La fronde se poursuivant, M. Charest disparut de la circulation. Quand s'ouvrit la commission parlementaire, le premier ministre participait à une conférence sur le fédéralisme à Bruxelles...
Cette commission, entièrement contrôlée par M. Couillard et la péquiste Louise Harel, farouche partisane du site Saint-Luc, exclut les groupes «dissidents» (médecins du CHUM, chercheurs en biopharmaceutique, etc.), et procéda à la démolition des témoignages favorables au site Outremont, même quand ils venaient des meilleurs experts et de la plus grande institution de recherche et d'enseignement du Québec. Le MSSS avait installé, dans un local jouxtant la salle d'audience, un «war room» où officiait une firme privée de relations publiques qui s'activait à manipuler les reporters.
Compte tenu de la démission du premier ministre, l'autre acteur majeur qui aurait pu faire dévier le cours des choses était le maire de Montréal. Mais Gérald Tremblay, bien que sympathique (en privé) au projet de l'université, est resté coi... pour finir par déclarer que la décision relevait du gouvernement du Québec! Bel exemple de lâcheté, de la part d'un édile qui prétendait faire de Montréal «une ville de savoir»!

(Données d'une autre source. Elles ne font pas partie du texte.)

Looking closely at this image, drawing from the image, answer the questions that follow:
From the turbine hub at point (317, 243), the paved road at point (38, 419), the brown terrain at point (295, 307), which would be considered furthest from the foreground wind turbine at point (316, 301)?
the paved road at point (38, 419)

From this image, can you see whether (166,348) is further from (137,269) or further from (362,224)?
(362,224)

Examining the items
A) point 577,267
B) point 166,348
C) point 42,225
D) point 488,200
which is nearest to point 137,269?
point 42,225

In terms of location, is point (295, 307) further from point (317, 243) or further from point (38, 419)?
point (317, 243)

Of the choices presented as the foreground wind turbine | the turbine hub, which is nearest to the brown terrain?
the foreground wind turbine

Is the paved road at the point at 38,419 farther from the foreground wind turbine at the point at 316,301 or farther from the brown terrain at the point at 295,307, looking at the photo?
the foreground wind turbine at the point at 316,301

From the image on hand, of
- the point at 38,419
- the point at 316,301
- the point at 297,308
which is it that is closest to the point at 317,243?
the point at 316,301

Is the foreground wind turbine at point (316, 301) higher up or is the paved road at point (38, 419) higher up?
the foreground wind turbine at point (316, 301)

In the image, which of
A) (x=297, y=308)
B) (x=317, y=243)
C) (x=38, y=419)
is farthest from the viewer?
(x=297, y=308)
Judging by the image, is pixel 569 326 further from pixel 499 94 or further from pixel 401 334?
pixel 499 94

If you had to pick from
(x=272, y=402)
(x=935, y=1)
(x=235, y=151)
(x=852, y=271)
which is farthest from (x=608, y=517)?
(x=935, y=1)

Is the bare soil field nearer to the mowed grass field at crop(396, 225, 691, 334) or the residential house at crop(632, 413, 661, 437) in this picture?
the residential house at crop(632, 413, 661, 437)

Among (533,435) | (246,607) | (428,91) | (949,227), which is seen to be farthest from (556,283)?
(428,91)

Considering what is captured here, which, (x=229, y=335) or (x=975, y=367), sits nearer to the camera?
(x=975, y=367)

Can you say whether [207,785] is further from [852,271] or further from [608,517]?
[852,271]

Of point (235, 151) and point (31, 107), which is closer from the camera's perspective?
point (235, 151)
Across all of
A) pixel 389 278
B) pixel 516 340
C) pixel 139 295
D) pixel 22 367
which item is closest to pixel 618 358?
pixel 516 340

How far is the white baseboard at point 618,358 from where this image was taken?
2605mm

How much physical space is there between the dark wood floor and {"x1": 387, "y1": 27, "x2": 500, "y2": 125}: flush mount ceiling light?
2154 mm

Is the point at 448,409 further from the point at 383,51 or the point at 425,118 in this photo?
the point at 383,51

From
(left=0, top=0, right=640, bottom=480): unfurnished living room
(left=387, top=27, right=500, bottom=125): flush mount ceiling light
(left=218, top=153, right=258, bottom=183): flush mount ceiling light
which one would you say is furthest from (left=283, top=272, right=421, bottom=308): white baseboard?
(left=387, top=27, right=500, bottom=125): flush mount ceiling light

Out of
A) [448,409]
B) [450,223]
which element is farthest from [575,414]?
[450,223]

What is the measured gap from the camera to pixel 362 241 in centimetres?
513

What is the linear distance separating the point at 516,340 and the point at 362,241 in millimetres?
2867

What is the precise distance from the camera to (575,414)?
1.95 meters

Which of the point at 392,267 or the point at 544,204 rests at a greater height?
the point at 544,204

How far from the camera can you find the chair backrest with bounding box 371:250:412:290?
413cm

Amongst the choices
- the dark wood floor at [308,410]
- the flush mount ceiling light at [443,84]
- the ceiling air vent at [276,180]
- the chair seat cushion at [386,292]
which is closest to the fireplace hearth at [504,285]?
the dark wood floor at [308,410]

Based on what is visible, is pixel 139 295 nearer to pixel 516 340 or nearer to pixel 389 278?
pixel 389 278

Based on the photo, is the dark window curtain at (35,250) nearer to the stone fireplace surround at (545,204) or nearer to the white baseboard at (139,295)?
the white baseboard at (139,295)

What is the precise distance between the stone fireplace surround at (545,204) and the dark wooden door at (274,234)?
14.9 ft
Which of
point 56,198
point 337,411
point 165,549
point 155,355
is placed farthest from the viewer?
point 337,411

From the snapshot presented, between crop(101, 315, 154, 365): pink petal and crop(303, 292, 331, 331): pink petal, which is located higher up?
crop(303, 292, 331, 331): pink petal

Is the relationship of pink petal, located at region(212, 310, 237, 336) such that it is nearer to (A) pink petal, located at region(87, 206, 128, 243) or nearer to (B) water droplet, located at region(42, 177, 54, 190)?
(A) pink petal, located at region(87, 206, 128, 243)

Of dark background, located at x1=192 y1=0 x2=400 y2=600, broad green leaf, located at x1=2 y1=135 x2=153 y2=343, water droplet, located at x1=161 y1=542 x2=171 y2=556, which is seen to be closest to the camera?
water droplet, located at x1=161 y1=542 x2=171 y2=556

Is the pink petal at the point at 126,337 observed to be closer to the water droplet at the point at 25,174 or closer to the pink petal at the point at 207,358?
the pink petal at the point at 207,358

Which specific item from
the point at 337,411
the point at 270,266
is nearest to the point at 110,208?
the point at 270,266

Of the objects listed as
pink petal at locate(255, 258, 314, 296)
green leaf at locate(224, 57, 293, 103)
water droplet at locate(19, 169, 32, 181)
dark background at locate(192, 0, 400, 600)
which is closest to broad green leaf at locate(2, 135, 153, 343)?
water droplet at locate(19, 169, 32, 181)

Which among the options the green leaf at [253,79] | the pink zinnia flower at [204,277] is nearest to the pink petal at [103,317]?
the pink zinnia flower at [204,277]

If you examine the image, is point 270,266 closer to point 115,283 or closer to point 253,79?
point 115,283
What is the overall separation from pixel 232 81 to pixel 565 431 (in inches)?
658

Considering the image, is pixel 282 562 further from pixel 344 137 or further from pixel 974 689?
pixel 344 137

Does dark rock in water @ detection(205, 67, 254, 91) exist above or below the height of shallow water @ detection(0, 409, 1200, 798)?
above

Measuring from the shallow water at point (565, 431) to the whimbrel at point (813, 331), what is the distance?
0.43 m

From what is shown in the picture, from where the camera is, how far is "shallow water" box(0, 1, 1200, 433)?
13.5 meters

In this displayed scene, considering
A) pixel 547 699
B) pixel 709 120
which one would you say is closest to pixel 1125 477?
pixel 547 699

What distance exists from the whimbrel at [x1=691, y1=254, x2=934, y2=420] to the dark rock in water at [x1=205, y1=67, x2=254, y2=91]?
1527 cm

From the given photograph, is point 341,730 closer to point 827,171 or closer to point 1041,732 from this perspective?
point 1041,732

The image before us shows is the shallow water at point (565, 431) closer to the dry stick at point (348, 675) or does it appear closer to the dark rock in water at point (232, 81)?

Ce livre instructif retrace opportunément les manigances d'autres acteurs, comme l'ancien premier ministre Daniel Johnson, qui produisit un rapport honteusement biaisé en excluant délibérément des éléments déterminants, David Levine de l'Agence régionale du MSSS, habile manipulateur de coulisses, son prédécesseur Marcel Villeneuve, etc. Cet enterrement eut plusieurs parrains...
(1) Le CHUM, une tragédie québécoise, Boréal.